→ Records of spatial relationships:
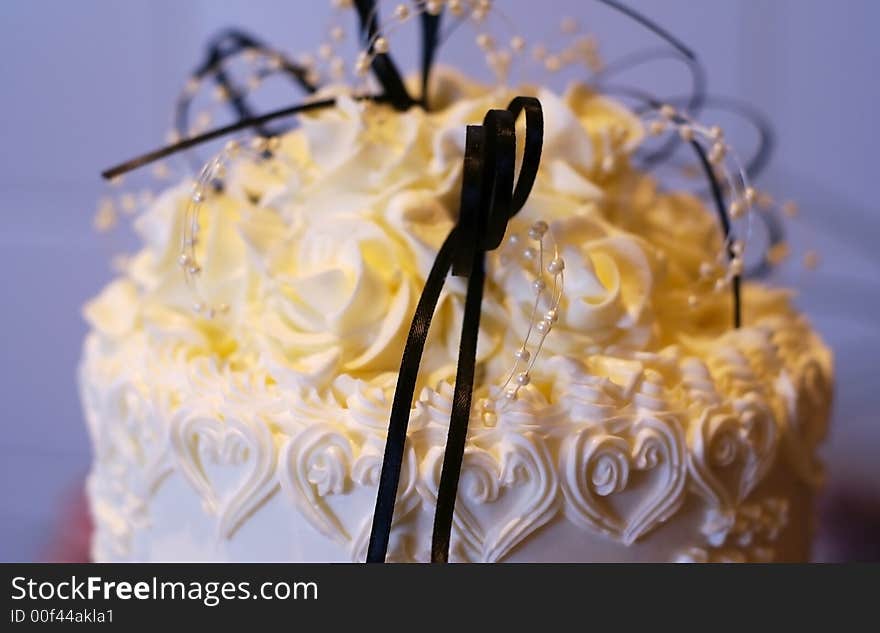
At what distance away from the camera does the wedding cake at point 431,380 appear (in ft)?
3.23

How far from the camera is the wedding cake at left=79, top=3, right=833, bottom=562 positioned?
984mm

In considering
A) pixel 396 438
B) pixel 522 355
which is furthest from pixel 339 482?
pixel 522 355

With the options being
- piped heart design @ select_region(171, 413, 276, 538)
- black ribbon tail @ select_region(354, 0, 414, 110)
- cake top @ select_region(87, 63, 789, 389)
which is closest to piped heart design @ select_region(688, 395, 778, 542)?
cake top @ select_region(87, 63, 789, 389)

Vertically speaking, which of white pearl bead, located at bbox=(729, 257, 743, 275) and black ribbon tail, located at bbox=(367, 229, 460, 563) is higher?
white pearl bead, located at bbox=(729, 257, 743, 275)

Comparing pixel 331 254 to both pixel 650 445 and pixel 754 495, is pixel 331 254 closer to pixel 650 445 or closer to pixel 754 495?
pixel 650 445

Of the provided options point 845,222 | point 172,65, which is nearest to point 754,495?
point 845,222

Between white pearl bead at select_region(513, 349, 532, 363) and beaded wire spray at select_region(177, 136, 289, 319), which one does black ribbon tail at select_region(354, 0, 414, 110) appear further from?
white pearl bead at select_region(513, 349, 532, 363)

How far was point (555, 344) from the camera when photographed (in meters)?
1.05

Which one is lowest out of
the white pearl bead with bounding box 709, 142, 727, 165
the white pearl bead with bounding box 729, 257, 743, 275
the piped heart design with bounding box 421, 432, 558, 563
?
the piped heart design with bounding box 421, 432, 558, 563

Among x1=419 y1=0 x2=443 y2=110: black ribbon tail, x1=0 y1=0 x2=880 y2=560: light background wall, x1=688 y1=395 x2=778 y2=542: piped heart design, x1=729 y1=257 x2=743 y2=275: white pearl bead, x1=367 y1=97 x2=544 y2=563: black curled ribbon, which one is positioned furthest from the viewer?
x1=0 y1=0 x2=880 y2=560: light background wall

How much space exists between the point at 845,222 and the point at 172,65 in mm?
1857

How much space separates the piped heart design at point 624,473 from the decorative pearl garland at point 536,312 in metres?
0.08

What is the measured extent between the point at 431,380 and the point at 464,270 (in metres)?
0.13

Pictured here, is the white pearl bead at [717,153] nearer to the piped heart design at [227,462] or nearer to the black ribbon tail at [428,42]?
the black ribbon tail at [428,42]
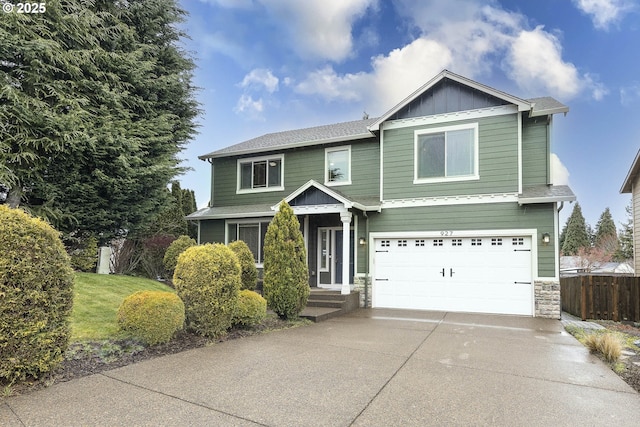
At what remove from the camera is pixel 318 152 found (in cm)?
1286

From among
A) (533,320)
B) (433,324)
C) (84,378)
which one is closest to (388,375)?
(84,378)

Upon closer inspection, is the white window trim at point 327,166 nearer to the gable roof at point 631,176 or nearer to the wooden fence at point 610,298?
the wooden fence at point 610,298

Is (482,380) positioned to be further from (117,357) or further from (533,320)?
(533,320)

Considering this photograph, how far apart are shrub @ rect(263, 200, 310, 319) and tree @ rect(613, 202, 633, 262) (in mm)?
31563

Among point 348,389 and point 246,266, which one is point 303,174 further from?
point 348,389

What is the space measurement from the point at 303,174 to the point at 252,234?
281 centimetres

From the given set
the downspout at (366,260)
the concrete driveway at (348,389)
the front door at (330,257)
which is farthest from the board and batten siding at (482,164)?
the concrete driveway at (348,389)

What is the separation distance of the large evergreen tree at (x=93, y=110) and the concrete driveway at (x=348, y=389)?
6.48 metres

→ Exercise directions:
Reproduce verbatim everything from the line containing "Considering this photograph, how" down to the end of the records, including both ends.

→ Reply to the exercise:
Considering this photograph, how far apart are shrub @ rect(263, 200, 310, 319) and tree @ rect(613, 202, 633, 262) (in mm)?
31563

Among point 348,389 and point 246,266, which one is point 303,174 further from?
point 348,389

What is the space measurement from the point at 303,174 to the point at 252,234?
281 centimetres

From the given set
the downspout at (366,260)
the concrete driveway at (348,389)
the front door at (330,257)
which is farthest from the board and batten siding at (482,164)?
the concrete driveway at (348,389)

What is the separation distance of the large evergreen tree at (x=93, y=110) and the concrete driveway at (x=348, y=389)?
6.48 metres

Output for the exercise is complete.